* **Text provided**:

[Start of Attachment]

The Senator George J. Mitchell Center for Environmental and Watershed Research at the University of Maine conducts research on mercury contamination as well as natural resources that underlie half of the Maine economy, from lakes to forests to groundwater re-sources. A significant part of this effort has been in environmental toxics that are in the headlines every week, including mercury, dioxin, MTBE and arsenic.

For example, Mitchell Center researchers are studying mercury in small watersheds at Acadia National Park. This work is revealing factors that control when and how mercury gets into lakes and streams. The results will be important for creating more accurate and possibly more limited mercury health advisories for fish consumption. Consumers as well as recreation and tourism businesses will benefit by knowing where mercury in fish is high and where it is not.

As geologists, Steve Norton and I are working in partnership with Maine Department of Environmental Protection (DEP), to assess mercury levels in lake sediments around the now closed Orrington plant. The goal is to determine past and present trends in order to predict the progress of mercury abatement.

[End of Attachment]

* **Task description**: In the passage on the Mitchell Center's research, where are researchers studying mercury in small watersheds?

* **Records provided**:
[Start of Attachment]

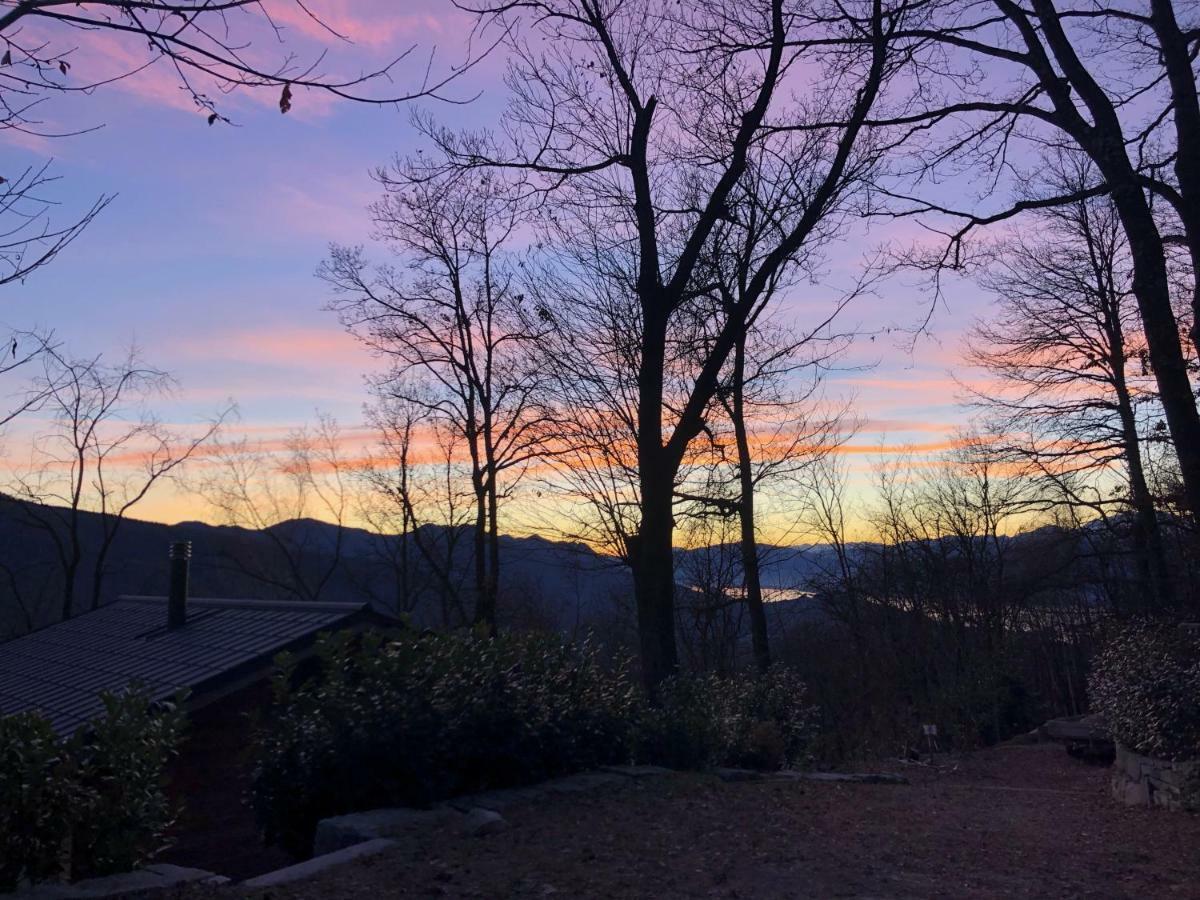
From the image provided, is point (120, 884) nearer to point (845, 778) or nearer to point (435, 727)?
point (435, 727)

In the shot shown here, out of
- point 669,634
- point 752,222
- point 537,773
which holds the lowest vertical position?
point 537,773

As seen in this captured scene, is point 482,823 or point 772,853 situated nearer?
point 772,853

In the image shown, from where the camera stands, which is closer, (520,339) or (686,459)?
(686,459)

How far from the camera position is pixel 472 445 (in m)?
31.8

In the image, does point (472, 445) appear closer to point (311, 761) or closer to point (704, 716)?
point (704, 716)

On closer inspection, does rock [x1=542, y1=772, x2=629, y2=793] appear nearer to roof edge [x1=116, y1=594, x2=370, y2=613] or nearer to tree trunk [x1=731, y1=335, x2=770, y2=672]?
roof edge [x1=116, y1=594, x2=370, y2=613]

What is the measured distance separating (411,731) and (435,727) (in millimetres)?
172

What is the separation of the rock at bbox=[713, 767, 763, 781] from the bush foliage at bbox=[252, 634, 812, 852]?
0.31m

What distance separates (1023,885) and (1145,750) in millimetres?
5106

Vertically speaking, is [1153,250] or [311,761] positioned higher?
[1153,250]

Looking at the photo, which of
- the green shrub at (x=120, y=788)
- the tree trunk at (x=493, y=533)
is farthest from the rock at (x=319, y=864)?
the tree trunk at (x=493, y=533)

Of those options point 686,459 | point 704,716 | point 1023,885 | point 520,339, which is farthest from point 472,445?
point 1023,885

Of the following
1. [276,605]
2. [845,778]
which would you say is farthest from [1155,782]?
[276,605]

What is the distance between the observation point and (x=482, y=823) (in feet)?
20.2
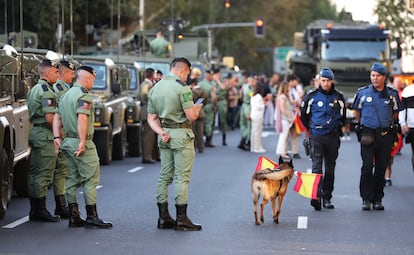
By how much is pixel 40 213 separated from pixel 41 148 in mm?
705

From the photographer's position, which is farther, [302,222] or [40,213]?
[302,222]

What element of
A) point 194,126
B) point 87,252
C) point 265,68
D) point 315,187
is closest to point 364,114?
point 315,187

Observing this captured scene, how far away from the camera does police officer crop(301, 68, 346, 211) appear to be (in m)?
15.5

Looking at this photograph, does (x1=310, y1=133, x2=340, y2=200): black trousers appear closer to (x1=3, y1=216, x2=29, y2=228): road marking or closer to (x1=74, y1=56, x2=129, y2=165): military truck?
(x1=3, y1=216, x2=29, y2=228): road marking

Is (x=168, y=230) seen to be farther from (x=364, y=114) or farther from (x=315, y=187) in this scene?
(x=364, y=114)

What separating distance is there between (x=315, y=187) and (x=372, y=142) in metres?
1.49

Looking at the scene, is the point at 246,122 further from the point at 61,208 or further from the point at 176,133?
the point at 176,133

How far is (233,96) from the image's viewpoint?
38156mm

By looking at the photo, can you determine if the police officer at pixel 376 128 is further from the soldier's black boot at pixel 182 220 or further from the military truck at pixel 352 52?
the military truck at pixel 352 52

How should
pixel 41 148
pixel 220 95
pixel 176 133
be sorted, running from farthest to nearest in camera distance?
pixel 220 95 < pixel 41 148 < pixel 176 133

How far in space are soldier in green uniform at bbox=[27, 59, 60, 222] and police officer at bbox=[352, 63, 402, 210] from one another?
3.94m

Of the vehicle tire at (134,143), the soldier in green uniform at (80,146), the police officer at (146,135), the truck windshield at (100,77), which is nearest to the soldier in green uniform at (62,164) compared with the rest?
the soldier in green uniform at (80,146)

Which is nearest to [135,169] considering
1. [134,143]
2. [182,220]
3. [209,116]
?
[134,143]

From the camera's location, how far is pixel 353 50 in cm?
3797
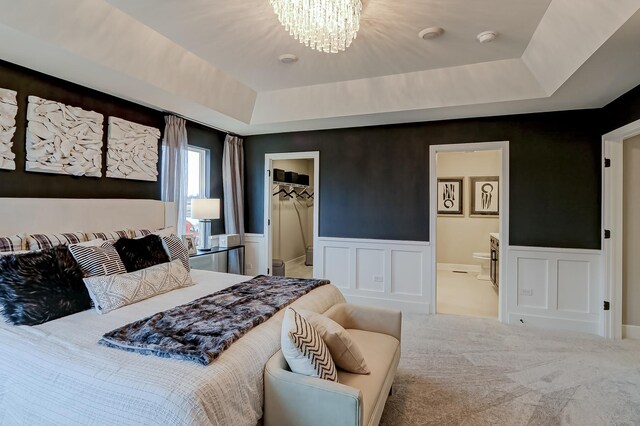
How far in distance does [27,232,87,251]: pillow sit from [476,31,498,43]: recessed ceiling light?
3.64 m

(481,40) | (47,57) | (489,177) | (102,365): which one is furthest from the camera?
(489,177)

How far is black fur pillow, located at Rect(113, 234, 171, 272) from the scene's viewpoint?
8.34ft

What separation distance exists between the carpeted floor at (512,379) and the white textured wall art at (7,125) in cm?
331

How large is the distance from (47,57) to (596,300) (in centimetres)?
560

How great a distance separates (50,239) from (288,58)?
8.25 feet

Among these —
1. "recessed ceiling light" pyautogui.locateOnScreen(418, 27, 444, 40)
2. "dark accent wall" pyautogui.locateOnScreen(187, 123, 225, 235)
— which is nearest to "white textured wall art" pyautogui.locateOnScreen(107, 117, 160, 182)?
"dark accent wall" pyautogui.locateOnScreen(187, 123, 225, 235)

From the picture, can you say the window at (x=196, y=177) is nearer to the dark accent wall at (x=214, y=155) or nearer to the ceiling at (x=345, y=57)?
the dark accent wall at (x=214, y=155)

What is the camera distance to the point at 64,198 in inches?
115

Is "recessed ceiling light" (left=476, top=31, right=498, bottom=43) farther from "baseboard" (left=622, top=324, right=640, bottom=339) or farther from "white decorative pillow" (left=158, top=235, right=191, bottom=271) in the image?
"baseboard" (left=622, top=324, right=640, bottom=339)

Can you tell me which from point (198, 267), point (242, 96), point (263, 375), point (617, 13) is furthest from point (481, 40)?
point (198, 267)

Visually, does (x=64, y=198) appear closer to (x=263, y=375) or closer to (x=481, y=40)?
(x=263, y=375)

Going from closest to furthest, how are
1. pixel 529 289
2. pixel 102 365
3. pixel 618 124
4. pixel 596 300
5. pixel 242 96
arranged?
pixel 102 365, pixel 618 124, pixel 596 300, pixel 529 289, pixel 242 96

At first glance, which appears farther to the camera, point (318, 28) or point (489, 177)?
point (489, 177)

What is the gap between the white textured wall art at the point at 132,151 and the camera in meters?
3.36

[End of Attachment]

* **Response to the task**: At Acadia National Park.